*** SELECTED EXTRACT ***

Having obtained the topics described by their keywords representation, a consideration of shares of judgements from different courts departments assigned to the topics was conducted. Also, the appeals share for every single topic was calculated. First of all, the focus was on verifying whether the detected thematic groups, within which judgements were predominantly issued in departments with identical specialisation, are characterised by similar probability of appeal. This created a need for grouping the obtained thematic groups with respect to the departments where the judgements assigned to the topics originated.
As the well-established approaches for performing such division – clustering of cases with respect to departments shares and pairwise Pearson’s Chi2 tests (Pearson 1900) – did not provide any satisfactory results, basic descriptive statistics analysis was incorporated. The topics were divided in respect to the court departments of the biggest share. As a result, civil, criminal, labour, and family groups of topics were established. It is noteworthy that the judgements made in the civil and commercial departments were grouped together, i.e. as civil topics, as the rules of the division of cases between them are based primarily on the presence of entrepreneurs on both sides of the dispute.

*** DATA PROVIDED ***

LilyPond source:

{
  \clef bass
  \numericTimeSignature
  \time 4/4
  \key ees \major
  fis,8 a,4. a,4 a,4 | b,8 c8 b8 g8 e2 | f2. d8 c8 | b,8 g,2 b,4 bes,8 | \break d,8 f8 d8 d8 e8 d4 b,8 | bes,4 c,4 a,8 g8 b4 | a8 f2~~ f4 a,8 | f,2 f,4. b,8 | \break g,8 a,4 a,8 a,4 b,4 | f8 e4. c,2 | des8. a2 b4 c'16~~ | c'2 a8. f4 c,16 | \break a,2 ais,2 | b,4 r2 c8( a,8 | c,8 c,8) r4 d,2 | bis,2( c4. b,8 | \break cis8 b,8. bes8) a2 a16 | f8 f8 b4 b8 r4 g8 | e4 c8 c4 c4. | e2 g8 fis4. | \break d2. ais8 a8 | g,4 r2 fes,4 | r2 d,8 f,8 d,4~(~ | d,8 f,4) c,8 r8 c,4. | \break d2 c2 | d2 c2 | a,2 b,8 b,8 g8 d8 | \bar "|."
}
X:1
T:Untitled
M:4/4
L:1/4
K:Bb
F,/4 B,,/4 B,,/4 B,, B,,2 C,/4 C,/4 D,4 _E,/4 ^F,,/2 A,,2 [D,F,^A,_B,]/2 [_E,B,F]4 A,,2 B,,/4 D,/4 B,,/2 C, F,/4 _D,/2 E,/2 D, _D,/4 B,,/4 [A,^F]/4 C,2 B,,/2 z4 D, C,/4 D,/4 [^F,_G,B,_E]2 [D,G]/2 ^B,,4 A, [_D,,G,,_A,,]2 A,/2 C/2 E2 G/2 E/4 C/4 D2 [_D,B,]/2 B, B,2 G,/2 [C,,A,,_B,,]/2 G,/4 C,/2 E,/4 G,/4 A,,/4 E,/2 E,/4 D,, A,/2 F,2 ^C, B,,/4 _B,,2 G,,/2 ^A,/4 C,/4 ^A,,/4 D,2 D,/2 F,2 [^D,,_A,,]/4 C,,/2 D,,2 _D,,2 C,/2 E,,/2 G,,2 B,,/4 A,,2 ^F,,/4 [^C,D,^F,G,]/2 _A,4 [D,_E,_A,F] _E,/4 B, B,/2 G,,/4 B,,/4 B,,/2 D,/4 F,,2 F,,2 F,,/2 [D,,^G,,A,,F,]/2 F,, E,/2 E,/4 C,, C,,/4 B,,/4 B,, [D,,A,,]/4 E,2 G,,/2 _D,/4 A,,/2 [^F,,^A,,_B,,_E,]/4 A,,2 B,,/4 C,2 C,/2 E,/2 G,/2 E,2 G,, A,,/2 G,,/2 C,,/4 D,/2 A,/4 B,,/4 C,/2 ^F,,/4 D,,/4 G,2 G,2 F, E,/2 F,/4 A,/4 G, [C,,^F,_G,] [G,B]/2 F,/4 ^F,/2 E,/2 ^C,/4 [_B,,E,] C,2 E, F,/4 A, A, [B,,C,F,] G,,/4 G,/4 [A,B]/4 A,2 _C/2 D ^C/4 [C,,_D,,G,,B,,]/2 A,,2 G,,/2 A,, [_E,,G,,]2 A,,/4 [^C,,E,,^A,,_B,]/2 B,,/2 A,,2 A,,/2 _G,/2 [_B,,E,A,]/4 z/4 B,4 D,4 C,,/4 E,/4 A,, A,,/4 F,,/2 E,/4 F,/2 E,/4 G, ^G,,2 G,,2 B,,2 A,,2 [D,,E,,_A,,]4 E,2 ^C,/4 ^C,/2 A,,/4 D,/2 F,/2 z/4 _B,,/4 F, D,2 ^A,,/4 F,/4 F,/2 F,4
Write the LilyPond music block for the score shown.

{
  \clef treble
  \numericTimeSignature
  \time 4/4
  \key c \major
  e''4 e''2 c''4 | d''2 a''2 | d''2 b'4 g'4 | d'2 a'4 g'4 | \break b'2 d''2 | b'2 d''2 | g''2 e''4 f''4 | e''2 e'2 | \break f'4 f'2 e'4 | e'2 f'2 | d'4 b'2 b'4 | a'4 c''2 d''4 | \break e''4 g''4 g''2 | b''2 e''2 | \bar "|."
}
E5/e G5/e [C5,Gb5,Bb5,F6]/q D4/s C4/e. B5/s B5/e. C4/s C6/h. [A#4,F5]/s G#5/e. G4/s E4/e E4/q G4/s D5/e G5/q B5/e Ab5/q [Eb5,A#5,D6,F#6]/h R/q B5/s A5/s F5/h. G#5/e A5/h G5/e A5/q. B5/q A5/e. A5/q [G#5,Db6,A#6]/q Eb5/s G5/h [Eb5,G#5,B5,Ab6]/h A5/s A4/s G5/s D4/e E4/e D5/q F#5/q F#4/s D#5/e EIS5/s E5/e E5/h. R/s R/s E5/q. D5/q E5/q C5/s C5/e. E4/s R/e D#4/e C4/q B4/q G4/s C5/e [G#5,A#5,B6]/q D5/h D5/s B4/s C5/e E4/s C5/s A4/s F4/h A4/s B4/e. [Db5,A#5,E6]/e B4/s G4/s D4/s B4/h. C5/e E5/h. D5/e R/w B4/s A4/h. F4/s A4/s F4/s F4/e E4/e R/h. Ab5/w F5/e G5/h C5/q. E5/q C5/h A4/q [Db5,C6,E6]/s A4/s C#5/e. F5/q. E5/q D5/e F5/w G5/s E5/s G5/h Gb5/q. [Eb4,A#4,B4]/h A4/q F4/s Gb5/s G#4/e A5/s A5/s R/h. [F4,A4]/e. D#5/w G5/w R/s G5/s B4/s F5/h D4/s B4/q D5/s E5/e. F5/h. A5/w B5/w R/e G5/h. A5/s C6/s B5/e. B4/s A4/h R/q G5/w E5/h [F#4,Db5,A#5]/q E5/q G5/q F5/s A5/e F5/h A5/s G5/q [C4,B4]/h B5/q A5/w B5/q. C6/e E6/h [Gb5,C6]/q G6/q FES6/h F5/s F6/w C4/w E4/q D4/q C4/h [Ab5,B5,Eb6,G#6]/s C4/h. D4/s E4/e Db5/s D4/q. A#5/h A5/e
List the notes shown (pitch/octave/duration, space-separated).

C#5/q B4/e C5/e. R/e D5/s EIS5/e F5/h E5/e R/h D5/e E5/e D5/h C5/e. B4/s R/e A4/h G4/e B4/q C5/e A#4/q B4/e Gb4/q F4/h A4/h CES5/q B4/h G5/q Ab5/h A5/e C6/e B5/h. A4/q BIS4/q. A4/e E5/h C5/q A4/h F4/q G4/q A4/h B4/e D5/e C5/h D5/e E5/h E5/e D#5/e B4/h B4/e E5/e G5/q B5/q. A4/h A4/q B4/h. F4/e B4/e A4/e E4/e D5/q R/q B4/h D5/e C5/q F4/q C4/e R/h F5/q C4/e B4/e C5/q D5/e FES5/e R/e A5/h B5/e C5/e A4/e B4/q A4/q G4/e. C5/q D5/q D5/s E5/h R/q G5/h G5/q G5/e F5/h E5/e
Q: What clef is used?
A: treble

***

• [PROBLEMS TO SOLVE]
**a.** Reproduce the passage on court judgement topics word for word, starting at "As the well-established" and ending at "of the dispute.".
**b.** Extend the passage on court judgement topics beyond its final sentence.
The data come from a source separate from the passage on court judgement topics.

• [ANSWER LIST]
**a.**
As the well-established approaches for performing such division – clustering of cases with respect to departments shares and pairwise Pearson’s Chi2 tests (Pearson 1900) – did not provide any satisfactory results, basic descriptive statistics analysis was incorporated. The topics were divided in respect to the court departments of the biggest share. As a result, civil, criminal, labour, and family groups of topics were established. It is noteworthy that the judgements made in the civil and commercial departments were grouped together, i.e. as civil topics, as the rules of the division of cases between them are based primarily on the presence of entrepreneurs on both sides of the dispute.

**b.**
Figure 1. Distributions of appeal share between the thematic groups of judgements.
Next, distributions of topics’ appeal shares between the groups were compared as presented in Figure 1 (all figures were generated with a Python programming language library named matplotlib). It is clearly visible that the appeal share distribution within criminal topics differs from the one within civil topics. Still, topics bound to mainly labour law and social insurance characterise themselves with an appeals share distribution similar to the civil ones. This seems to be due to the fact that labour law remains closely linked to civil law. In particular, the Polish Labour Code provides that, in matters not regulated therein, the provisions of the Civil Code shall apply accordingly, if they do not contradict the principles of labour law.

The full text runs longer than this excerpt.